There are four main types of exercises that are important for helping seniors gain health benefits:
Cardio endurance exercises (like walking, swimming, or riding a bike) improve the health of the heart, lungs, and circulatory system. Not only do these exercises increase breathing and heart rate, they build stamina and staying power. This increased stamina help some seniors live independently and perform simple life skills such as climbing stairs, cleaning, running errands or grocery shopping.
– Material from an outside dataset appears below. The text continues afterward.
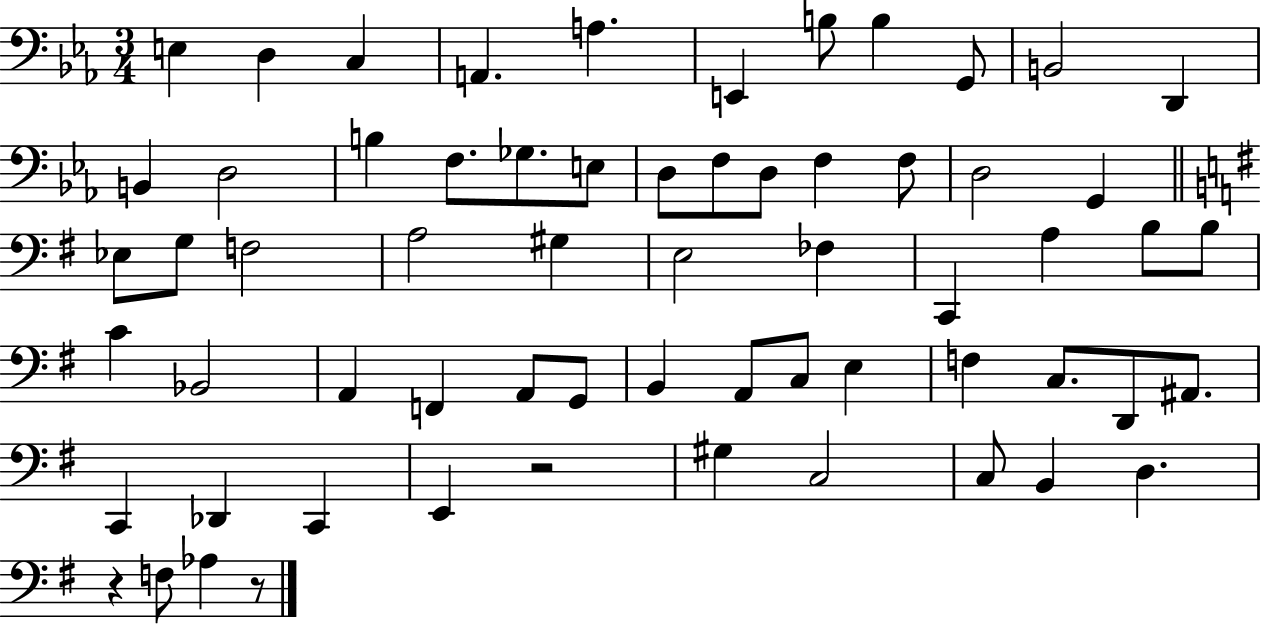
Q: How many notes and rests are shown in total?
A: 63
Strength exercises (like weights, machines, or elastic bands) build muscle, improve balance and help prevent age related loss of muscle and bone mass – all important factors in staying active and preventing falls. Strength exercises also help alleviate the symptoms of arthritis as well as increase the metabolism, helping keep weight and blood sugars in check. Building up strength will help seniors stay independent and make day-to-day activities easier, such as opening jars, getting in and out of the car, carrying groceries, and lifting objects.

Balance exercises can help prevent a common problem for seniors — falls. In older people, falls are a major cause of broken hips and other injuries that often lead to disabilities and loss of independence. Some balance exercises build up the leg muscles; others improve balance through simple activities like briefly standing on one leg. Yoga, Tai Chi, and posture exercises also improve balance.
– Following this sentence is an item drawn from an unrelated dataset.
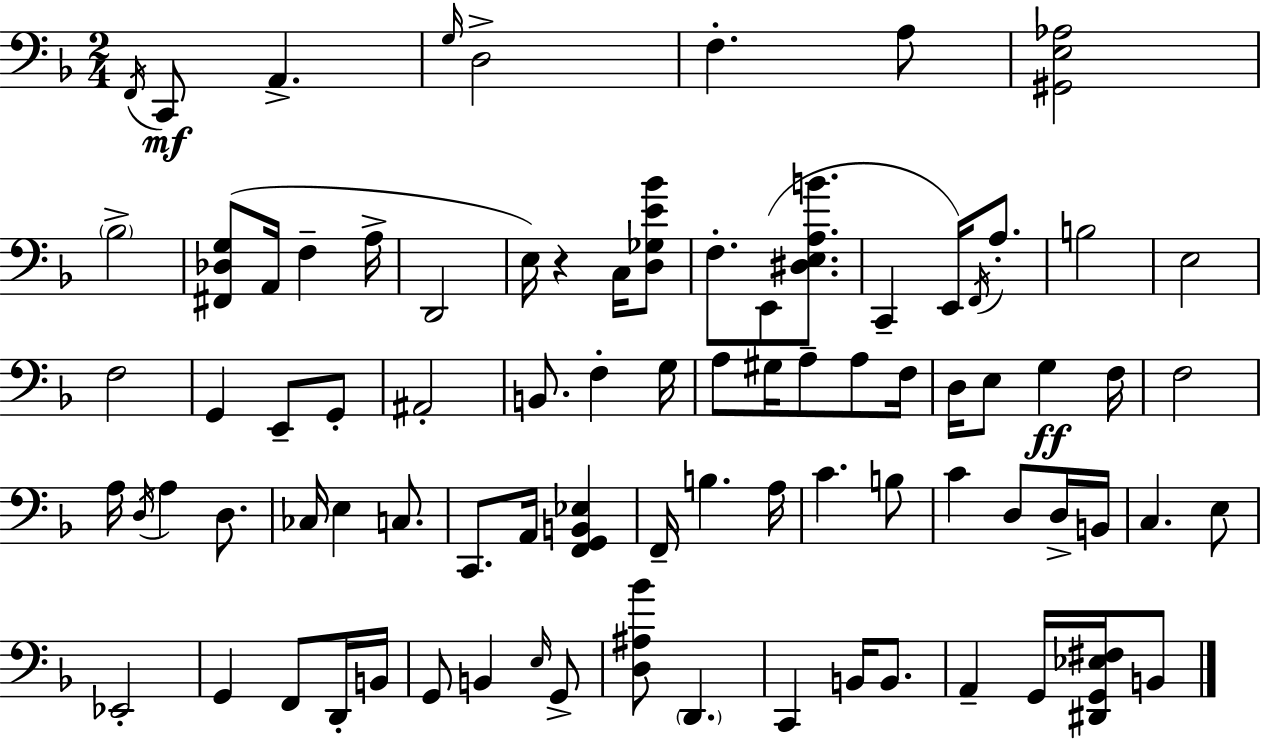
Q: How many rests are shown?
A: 1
Flexibility exercises keep the body limber by stretching the muscles and the tissues that hold the body’s structures in place. These stretching exercises help increase the range of movement for ordinary physical activities such as looking behind you while driving, tying shoes, shampooing hair, and playing with grandchildren.

The good news is—regardless of age, health or fitness level – everyone can benefit from moving more. It’s never too early, or too late to reap the benefits of exercise. Aging is inevitable, but some of the things that happen to the body in the aging process can be controlled or even reversed with regular exercise. Whether it’s a formal trip to the gym, walking to the bus or the store, vigorously vacuuming or lifting weights, seniors need to get active. What may seem like very small changes resulting from exercise and physical activity can have a big impact, boosting energy, maintaining health, the mind, and independence. For seniors to age well, it is time to get moving.